TEXTE FOURNI:
◇ ◇ ◇

La récente croissance en popularité des objets connectés (comme le « Fitbit », ou le « Fuelband » de Nike) n’est qu’un exemple de la façon dont les consommateurs semblent être de plus en plus à l'aise avec la divulgation de leurs données personnelles - en l’occurrence, des données relatives à leur état de santé (rythme cardiaque, poids, etc.) - dans le but de profiter de services plus personnalisés, qui leurs promettent de s’adapter à leurs propres besoins[3]. Pour les commerçants en ligne, l’objectif du marketing ciblé et de la personnalisation des offres est de fidéliser leur clientèle. Le recours aux « cookies » en est une illustration criante[4].
Grâce à (ou à cause) des innovations apportées par les technologies des Big Data en termes de récolte et de traitement des données personnelles, chaque personne physique génère environ 1.7 mégabits d’information à chaque seconde en 2020. Selon un rapport de l’Institut Montaigne publié en 2015, « Plus de données ont été créées en 2011 que dans toute l'histoire de l'humanité et entre 30 et 212 milliards d'objets pourraient être connectés d'ici 2020 » [5]. Les flux de données augmentent de 30% par ans à l’échelle mondiale. La monétisation et la valorisation des données ne provient pas de leur contenu ou de leur densité en information. Ce qui leur donne une valeur monétisable, c’est leur quantité absolument massive et leur diversité qui offrent aux prestataires de services en la possibilité de profiler de manière pointue leurs clientèles grâce au data mining[6] [7]. Pour les acteurs privés du Numérique, les enjeux commerciaux sont très importants, et l’utilisation d’algorithmes de profilage à des fins de ciblage publicitaire se développe largement, notamment chez les acteurs privés américains dont les investissements et le positionnement sur le Marché du Numérique sont bien plus stratégiques et ambitieux qu’en Europe.

◇ ◇ ◇

CONSIGNES:
1. Traduisez en anglais cette phrase du texte sur les données personnelles : « Pour les commerçants en ligne, l’objectif du marketing ciblé et de la personnalisation des offres est de fidéliser leur clientèle. »
2. Prolongez le texte sur les données personnelles et le Big Data, en partant juste après sa dernière phrase.

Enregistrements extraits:
◇ ◇ ◇

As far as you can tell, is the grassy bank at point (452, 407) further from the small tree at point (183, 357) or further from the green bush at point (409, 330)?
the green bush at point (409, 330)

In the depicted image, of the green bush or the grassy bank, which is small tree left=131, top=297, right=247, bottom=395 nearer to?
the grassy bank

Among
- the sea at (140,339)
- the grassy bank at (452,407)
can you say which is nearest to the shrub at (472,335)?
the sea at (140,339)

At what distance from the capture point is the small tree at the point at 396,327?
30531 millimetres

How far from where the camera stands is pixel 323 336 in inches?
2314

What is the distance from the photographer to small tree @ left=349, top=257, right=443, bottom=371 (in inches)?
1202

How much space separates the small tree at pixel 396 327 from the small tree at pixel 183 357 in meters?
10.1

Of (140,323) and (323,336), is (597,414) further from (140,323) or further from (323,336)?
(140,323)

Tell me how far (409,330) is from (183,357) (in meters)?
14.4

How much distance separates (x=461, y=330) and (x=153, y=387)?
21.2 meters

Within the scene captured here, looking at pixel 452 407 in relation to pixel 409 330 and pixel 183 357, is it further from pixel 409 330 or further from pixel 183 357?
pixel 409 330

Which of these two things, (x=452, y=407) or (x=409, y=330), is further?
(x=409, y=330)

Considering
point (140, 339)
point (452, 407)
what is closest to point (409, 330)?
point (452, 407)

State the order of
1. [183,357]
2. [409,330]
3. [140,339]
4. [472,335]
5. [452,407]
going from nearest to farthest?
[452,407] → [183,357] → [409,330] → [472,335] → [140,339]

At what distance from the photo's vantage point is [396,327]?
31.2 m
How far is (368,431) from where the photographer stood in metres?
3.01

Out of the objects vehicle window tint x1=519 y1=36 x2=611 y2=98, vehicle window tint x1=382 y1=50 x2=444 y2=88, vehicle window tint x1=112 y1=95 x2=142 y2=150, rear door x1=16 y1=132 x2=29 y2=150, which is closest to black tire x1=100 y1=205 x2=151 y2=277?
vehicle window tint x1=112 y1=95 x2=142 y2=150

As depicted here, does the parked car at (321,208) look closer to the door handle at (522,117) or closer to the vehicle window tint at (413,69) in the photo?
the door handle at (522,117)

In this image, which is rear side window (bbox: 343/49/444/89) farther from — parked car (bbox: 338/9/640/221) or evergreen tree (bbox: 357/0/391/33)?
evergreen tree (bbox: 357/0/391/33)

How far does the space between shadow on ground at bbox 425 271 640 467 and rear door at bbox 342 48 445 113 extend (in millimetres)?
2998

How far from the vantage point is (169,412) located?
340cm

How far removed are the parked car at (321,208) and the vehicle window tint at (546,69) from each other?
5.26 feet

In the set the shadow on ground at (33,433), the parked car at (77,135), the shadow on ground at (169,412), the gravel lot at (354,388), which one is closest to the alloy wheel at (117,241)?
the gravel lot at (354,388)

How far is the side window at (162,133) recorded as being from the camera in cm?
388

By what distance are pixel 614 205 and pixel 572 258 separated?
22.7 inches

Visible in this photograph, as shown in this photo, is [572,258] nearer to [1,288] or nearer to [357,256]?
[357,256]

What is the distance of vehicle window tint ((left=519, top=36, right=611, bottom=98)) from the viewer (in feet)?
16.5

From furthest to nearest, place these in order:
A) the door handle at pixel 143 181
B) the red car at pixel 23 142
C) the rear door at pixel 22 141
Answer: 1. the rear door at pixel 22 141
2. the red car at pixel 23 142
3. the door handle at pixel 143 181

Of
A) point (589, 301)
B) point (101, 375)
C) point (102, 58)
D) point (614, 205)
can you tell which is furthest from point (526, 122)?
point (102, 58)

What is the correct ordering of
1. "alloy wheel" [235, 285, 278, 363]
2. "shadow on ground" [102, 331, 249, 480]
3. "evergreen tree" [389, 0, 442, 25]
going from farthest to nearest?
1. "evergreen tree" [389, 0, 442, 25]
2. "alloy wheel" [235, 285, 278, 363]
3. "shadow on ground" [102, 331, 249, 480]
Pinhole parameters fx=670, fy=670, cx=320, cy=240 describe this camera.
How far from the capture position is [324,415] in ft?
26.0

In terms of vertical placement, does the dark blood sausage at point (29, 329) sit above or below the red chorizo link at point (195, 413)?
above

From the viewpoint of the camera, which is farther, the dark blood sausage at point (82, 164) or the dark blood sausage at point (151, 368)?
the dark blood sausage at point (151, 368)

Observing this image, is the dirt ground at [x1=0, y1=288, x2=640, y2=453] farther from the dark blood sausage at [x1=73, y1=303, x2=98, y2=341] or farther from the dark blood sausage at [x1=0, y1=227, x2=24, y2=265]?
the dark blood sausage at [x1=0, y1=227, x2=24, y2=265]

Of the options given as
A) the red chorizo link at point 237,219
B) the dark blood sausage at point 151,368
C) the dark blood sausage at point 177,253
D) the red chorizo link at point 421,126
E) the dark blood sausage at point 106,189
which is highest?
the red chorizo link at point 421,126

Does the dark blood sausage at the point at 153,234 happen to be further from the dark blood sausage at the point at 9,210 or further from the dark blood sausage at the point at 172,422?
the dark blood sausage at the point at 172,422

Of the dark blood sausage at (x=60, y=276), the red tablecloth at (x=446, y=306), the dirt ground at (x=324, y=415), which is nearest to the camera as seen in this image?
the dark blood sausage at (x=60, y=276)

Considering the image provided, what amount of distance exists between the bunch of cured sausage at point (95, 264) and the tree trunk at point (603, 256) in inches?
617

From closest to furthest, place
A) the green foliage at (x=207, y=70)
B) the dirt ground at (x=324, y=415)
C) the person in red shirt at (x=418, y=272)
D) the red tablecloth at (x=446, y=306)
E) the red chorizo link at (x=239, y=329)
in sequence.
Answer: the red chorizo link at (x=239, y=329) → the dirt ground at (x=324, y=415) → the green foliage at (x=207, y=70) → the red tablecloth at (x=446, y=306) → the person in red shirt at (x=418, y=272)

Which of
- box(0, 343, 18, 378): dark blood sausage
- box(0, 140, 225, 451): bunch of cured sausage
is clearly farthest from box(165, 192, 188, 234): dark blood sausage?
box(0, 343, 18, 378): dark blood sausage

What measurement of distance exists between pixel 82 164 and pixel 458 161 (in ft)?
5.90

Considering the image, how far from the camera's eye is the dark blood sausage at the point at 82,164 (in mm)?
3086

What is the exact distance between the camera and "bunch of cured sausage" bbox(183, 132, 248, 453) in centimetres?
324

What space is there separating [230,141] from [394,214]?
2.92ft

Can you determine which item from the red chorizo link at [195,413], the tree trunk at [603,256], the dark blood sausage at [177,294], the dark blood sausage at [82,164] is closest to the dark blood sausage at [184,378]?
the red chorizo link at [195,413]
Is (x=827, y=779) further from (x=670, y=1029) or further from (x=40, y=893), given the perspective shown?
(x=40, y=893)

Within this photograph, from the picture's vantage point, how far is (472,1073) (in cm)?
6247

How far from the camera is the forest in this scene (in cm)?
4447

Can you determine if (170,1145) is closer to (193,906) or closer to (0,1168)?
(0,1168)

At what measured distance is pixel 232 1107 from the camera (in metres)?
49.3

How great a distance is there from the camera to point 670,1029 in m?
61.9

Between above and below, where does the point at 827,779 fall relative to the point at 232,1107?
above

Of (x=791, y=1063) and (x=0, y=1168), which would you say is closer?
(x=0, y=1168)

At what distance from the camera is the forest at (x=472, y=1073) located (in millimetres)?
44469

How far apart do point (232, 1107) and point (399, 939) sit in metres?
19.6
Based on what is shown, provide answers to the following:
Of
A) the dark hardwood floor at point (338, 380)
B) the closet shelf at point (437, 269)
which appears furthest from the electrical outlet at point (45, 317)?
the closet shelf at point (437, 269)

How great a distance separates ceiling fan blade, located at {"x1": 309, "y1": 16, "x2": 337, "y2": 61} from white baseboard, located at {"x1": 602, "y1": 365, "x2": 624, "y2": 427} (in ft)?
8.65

◇ ◇ ◇

RÉPONSES FINALES:
1. For online retailers, the goal of targeted marketing and personalized offers is to build customer loyalty.

2.
La révolution de l’information, la vitesse de récolte et de traitement des données qui l’accompagnent met en opposition deux paradigmes. D’un côté, la liberté d’échange et de commerce ; de l’autre, le respect de la vie privée. Mais au-delà des enjeux qui entourent la divulgation de leurs données personnelles par les usagers de services en ligne, des questionnements d’ampleur politique et sociétale se posent. Le respect de la vie privée comporte deux dimensions. Premièrement, le droit à l’intimité peut être défini comme le droit de ne pas laisser exposer publiquement des informations à caractère personnel. Deuxièmement, il s’agit d’un droit à l’Autonomie personnelle selon lequel chacun doit pouvoir mener sa vie comme il l’entend[8]. Le droit à la protection des données personnelles est un droit fondamental consacré par l’article 8 de la Charte des droits fondamentaux de l’Union Européenne et l’article 16 du Traité sur le Fonctionnement de l’UE (TFUE). Aussi, le droit au respect « de sa vie privée et familiale, de son domicile et de sa correspondance » est protégé par l’article 8 de la Convention Européenne des Droits de l’Homme.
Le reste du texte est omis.